Parmi les espèces d'oiseaux particulières, il faut évoquer ledit bouvreuil des Açores (Pyrrhula murinapriôlo en portugais) qui fait l’objet d’une certaine publicité, en raison de sa rareté. Autrefois abondant, il a été chassé jusqu’à sa quasi-disparition par les fermiers, inquiets pour leurs plantations d’oranges. On peut le voir principalement dans la réserve naturelle du Pico da Vara, sur São Miguel.

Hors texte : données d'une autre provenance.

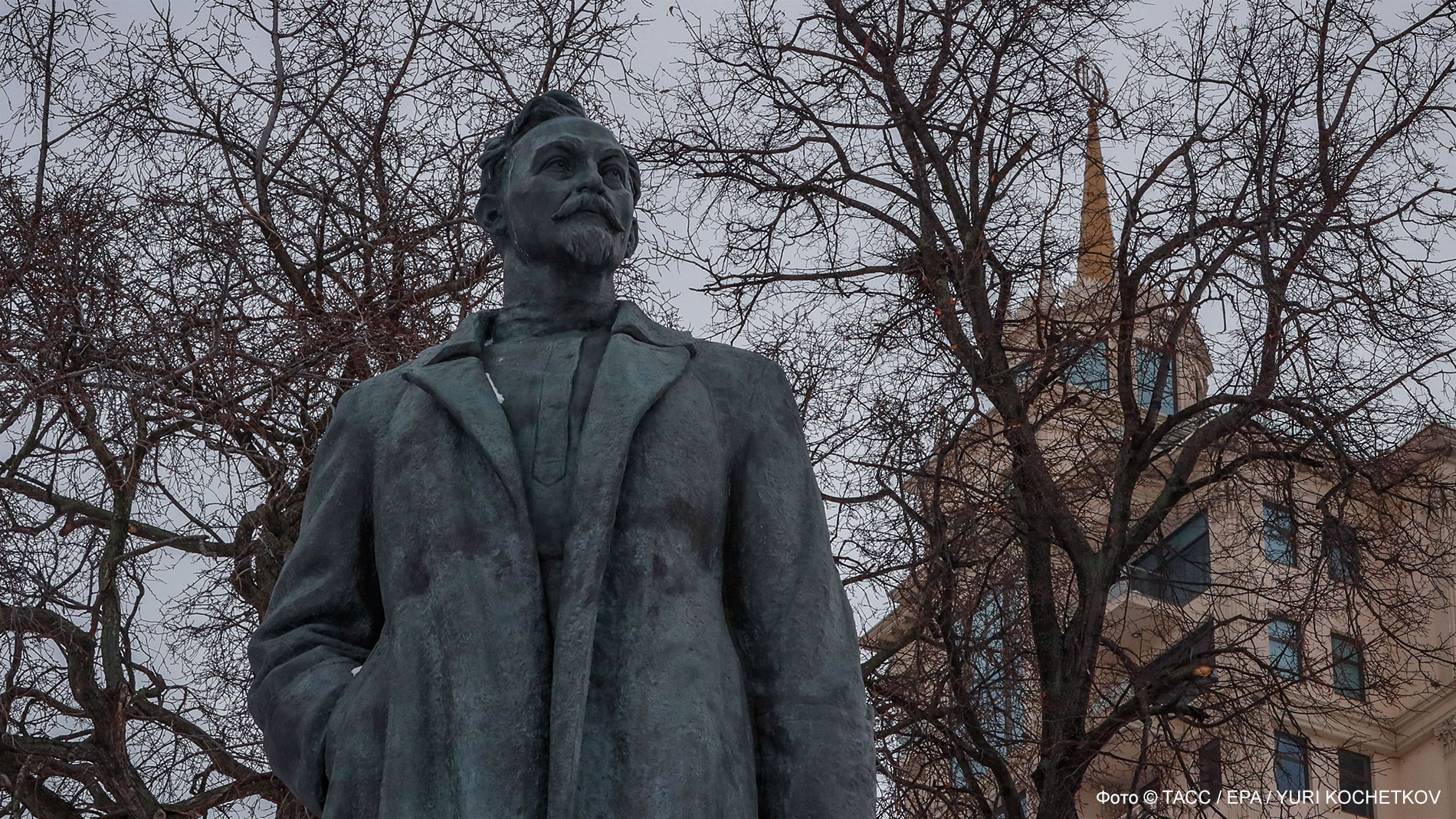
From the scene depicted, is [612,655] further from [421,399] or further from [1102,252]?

Deux autres espèces méritent l'attention : le garajau et le cagarro. Le garajau (garajau commun et garajau rosado) a notamment choisi de nicher à Flores, vers Alagoa ou Quebrada Nova dos Fanais, respectivement au nord-est et au nord-ouest de l'île. Le garajau rosado est une espèce protégée ; oiseau assez rare, il est connu pour être plutôt facétieux. 70 % des garajaus européens nidifient aux Açores. L’oiseau le plus étrange et le plus symbolique des Açores est toutefois le cagarro (Calonectris diomedea borealis), un puffin cendré parent de l’albatros, de l’ordre des Procellariiformes (un ordre vieux de quelque 30 millions d’années !). On distingue trois sous-espèces : eduvarisii (originaire du Cap-Vert, plus petit), diomedea (nidifie en Méditerranée) et borealis (espèce Atlantique). Aux Açores, on le voit ou plutôt on l’entend, de mars à octobre. En effet, cet étrange oiseau ne s’approche des terres que la nuit, et sa particularité est de pousser des cris terrifiants, évoquant tantôt une voix humaine, tantôt un canard ou une oie, tantôt on ne sait trop quoi. Les avis divergent, et chacun propose une comparaison de son cru. Une chose est sûre : vous ne pourrez pas manquer cette baroque symphonie (leurs voix ne se ressemblent pas toutes) en vous attardant près des côtes (de Flores, de Faial, de Pico ou de Terceira par exemple), la nuit. Si vous entendez quelque chose de vraiment bizarre, ne cherchez pas plus loin : il s’agit bien de notre puffin cendré. Selon la tradition, son départ marque la fin de l’été. Il pêche des poissons et des calamars en mer et se guide grâce aux thons qui poursuivent la même nourriture. Un bien malheureux service rendu aux pélamides, puisque les pêcheurs utilisent à leur tour les cagarros pour localiser les bancs de thons ! Aujourd’hui, l’espèce est menacée à cause de l’exploitation abusive du littoral par les hommes. On en tue encore de temps à autre. Les autres oiseaux plus communément observables sont le pluvier (sorte d’échassier, Charadius alexandrinus), l’hirondelle de mer ou sterne (Sterna dougalii et Sterna hirundo), le roitelet huppé (Regulus regulus) ou la lavandière (bergeronnette grise, Motacilla cinerea particiae) près des bois ou des chemins tranquilles, le merle (Turdus merula azorensis), le pinson (Fringilla coelebs moreleti), dont le chant diffère sur le continent, le moineau, l’étourneau ou le canari.